You can override the number of units entered on the Charge Entry form through the use of the Multiply units by value in the Plan Exception. Rarely there may be a situation in which a particular payer requires that services be reported in the claim based on a smaller time increment. For example, one payer might require you to report a treatment hour in 15-minute units, while most payers expect a “1” for the hour. In this situation you could set a units multiplier of “4” in the Plan Exception for this service/carrier plan combination. The units on your charge entry will show “1” in the Charge Entry in SOS, but come out as “4” on the claim for this payer.
Special CPT requirements
Let’s say that one of your Carrier Plans requires a different CPT code than the rest of your payers for the same service. You would then add a Plan Exception for that Plan and service shorthand code, specifying the required CPT code. Some SOS users instinctively think that they need to add a new service entry to the Services list just for Medicare patients. Not only is an alternate Service not necessary, but it would also cause problems when a patient’s primary insurance requires one CPT while the secondary insurance requires a different CPT. Use a single service entry and shorthand code for each service. Just add or adjust the appropriate Plan Exception when a special need arises.
UB Revenue Code
If you are using the Pro version of the software and file institutional claims (UB forms and/or electronic institutional claims), you also can specify a special Revenue Code when billing the service and payor designated for the current exception.

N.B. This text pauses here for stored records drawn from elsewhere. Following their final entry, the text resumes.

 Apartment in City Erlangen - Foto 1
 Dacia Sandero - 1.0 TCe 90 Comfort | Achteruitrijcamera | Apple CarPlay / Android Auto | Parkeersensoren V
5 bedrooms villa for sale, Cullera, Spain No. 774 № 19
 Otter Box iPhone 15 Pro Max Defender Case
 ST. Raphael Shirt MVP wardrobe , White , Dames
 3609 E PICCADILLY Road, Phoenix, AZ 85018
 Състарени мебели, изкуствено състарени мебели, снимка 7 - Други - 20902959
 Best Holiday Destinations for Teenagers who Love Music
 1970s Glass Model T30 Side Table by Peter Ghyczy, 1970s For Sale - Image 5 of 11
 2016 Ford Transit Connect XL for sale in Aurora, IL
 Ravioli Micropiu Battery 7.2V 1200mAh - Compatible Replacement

Insurance Plans are added and managed from the second tab (Insurance Plans) of the Insurance Carriers form (Billing Lookups > Carriers/Insurance Plans).
Find and open the Carrier for the plan you want to add or modify. If the Carrier does not yet exist, you can add a new Carrier.

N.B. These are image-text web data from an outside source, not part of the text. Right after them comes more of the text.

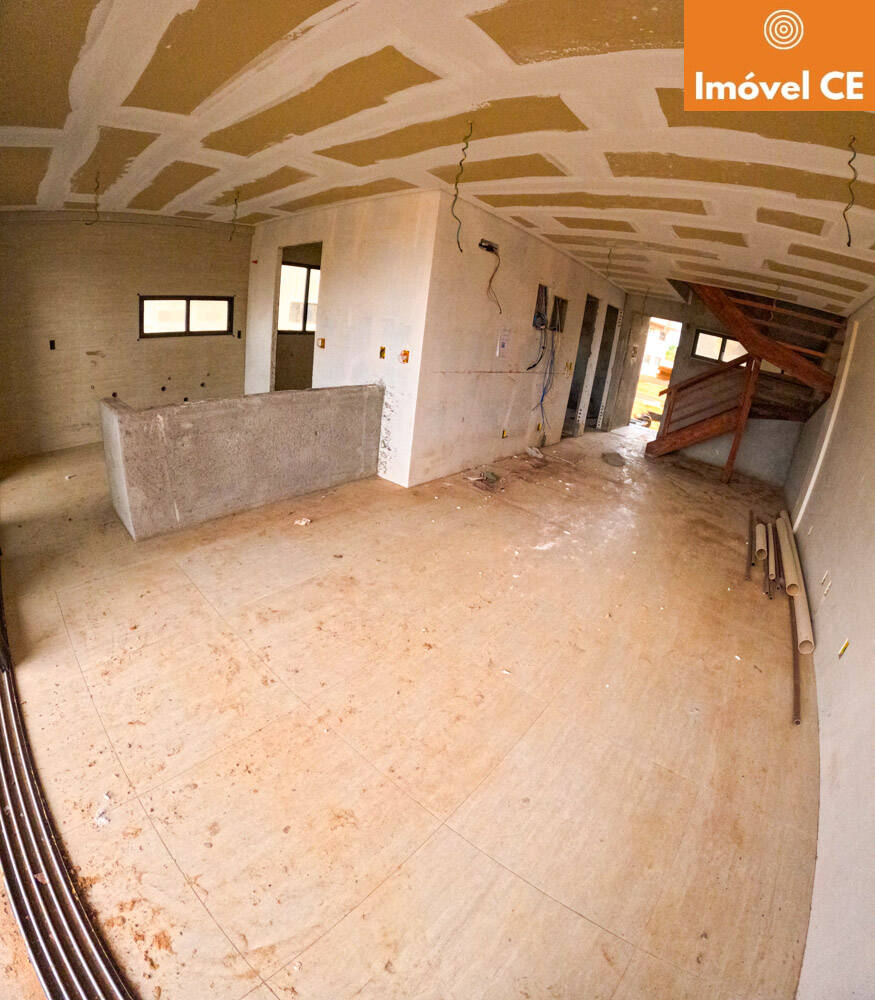 Casa à venda com 4 quartos, 140m² - Foto 4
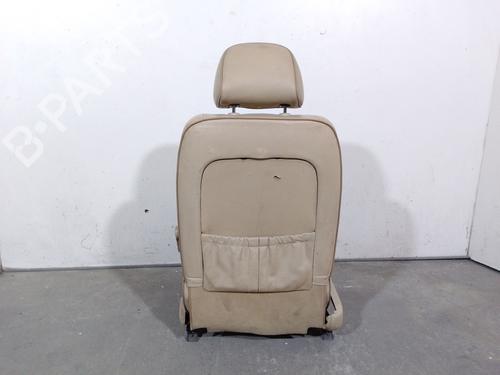 Right front seat PEUGEOT 607 (9D, 9U) 2.2 HDi | BP38177668C16 - Image 3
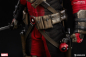 Preview: Sideshow Deadpool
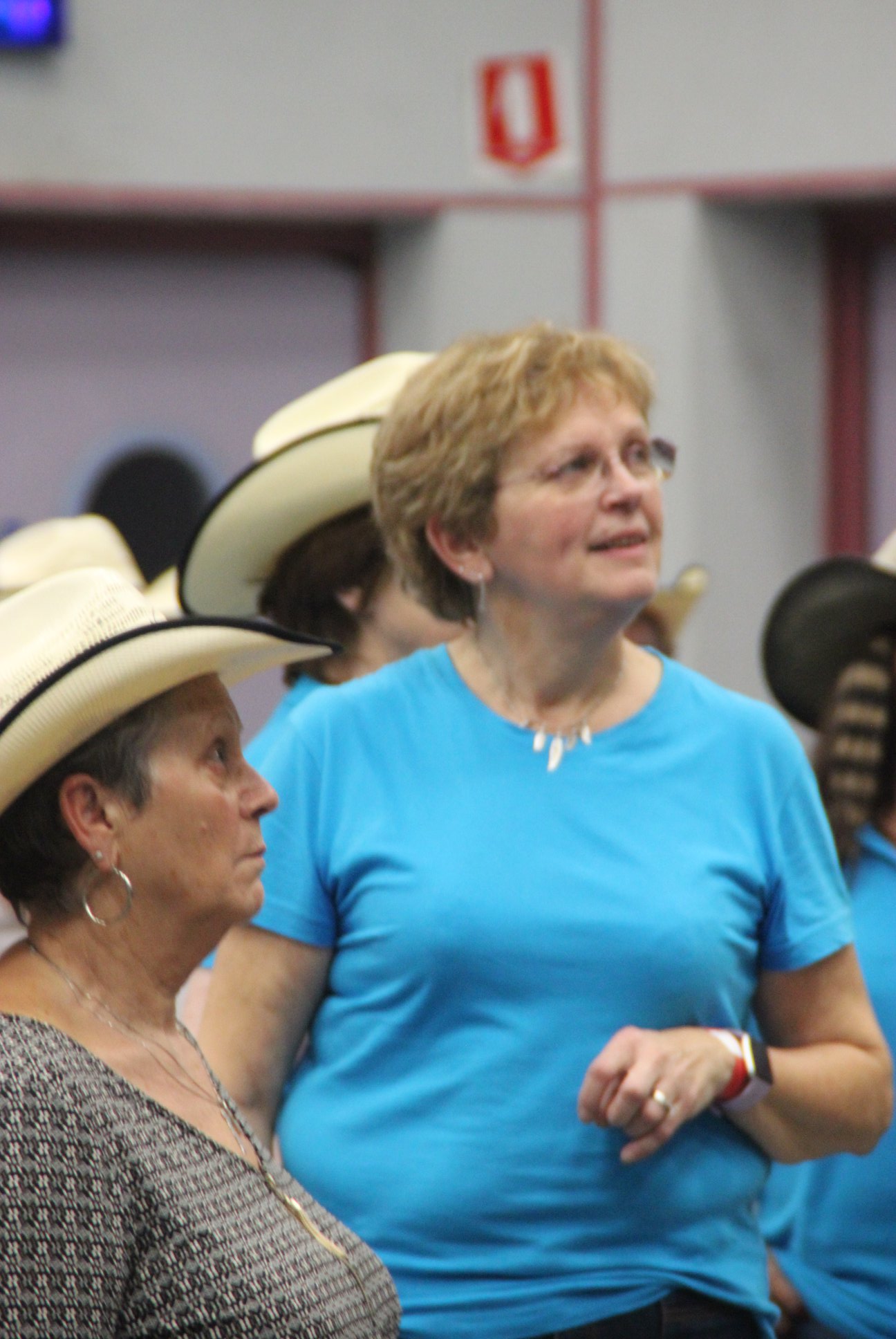  Workshop chez les Cheyennes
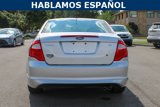 Used 2012 Ford Fusion SE image 4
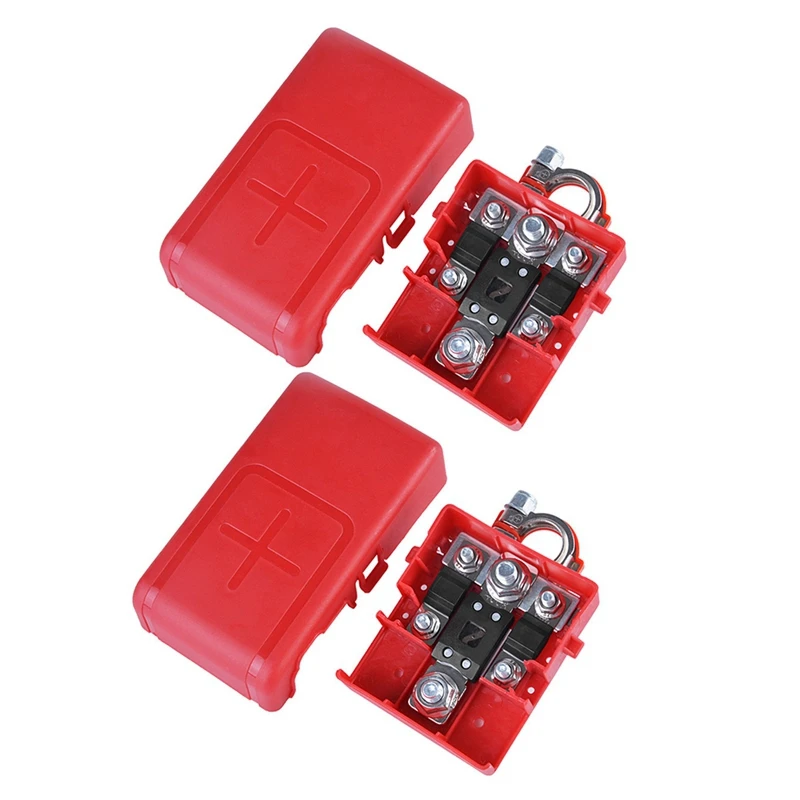 2x32 в 400 а распределительная клемма автомобильного аккумулятора быстросъемная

After the Carrier form displays, click the second tab (Insurance Plans). The current plans for the selected Carrier appear in the list. If you want to view or modify a plan that is already in the list, just double-click it. To add a new Insurance Plan, click the New button just above the Insurance Plan list, or click anywhere in the list and press <CTRL><N>.

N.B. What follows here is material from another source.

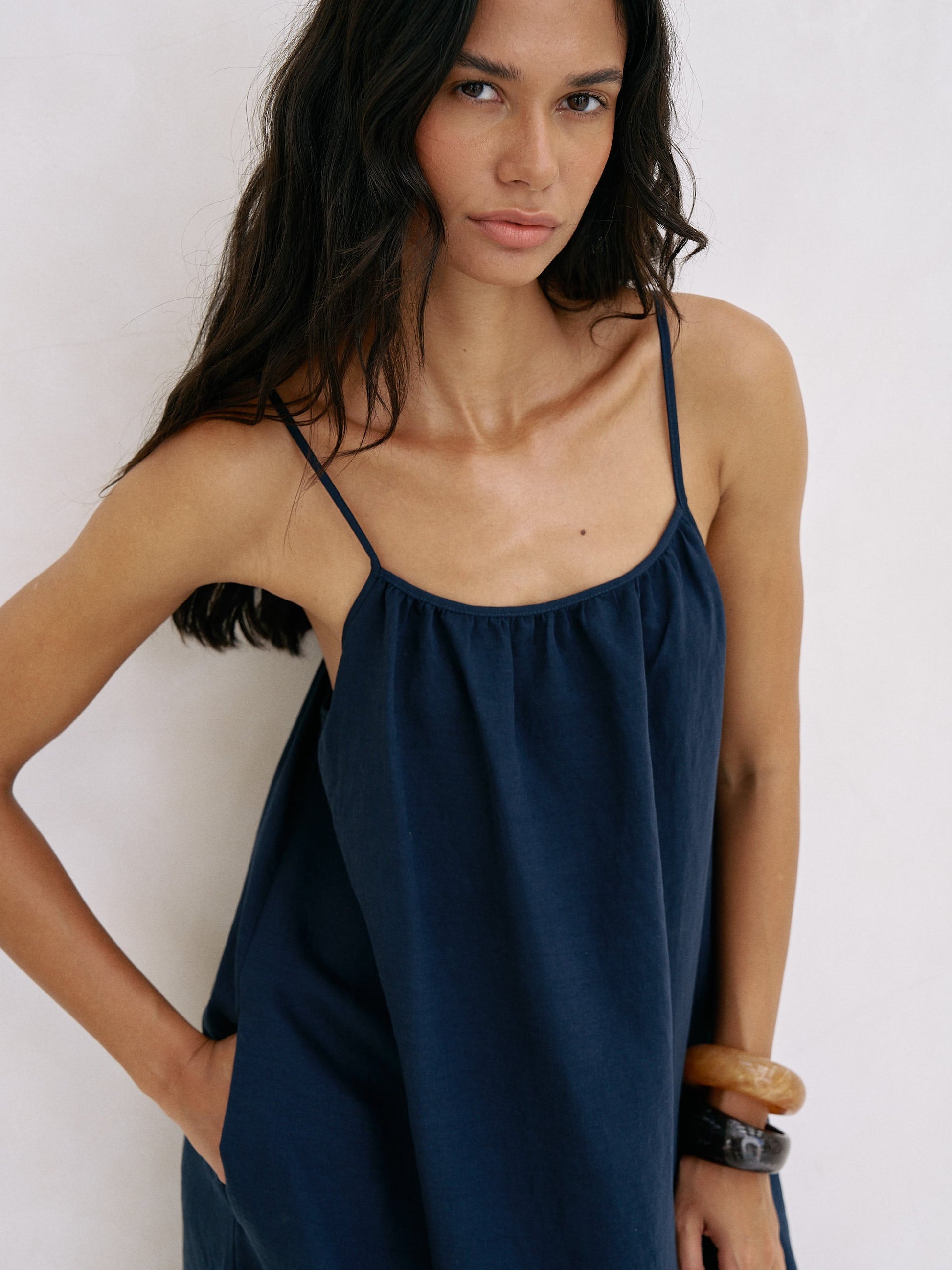 modest fashion outfit classy summer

At the top of the Insurance Plan form is a required field for the Plan Name, plus a Contact, and some Remarks. Next to those fields are a set of drop fields in which you can select an address, a phone number, and an email address for this plan. The selections in the drop list come directly from the Communications list on the main Carrier screen. If what you want is not already present in the drop list, use the New button at the bottom of the list to add a new selection with the needed information. Note that if you add a new entry to any of these drop lists, whatever you add will also appear in the Communications list on the Carrier screen.
Next, there are two panels containing fields that match fields just like them on the main Carrier form. You will probably notice that default values taken from the Carrier form automatically populate these fields. Just change whatever needs to be different.
At the bottom of the Plan form are a set of fields that allow the software to calculate the appropriate patient portion of your fees. These are the values that often differ from plan to plan among those offered by the same Carrier, so communication with the payer is often required to determine how these fields should be completed.
Once a new Plan has been saved, and the Plan’s Carrier has also been re-saved, you will be able to go back into the Plan to specify Plan Exceptions.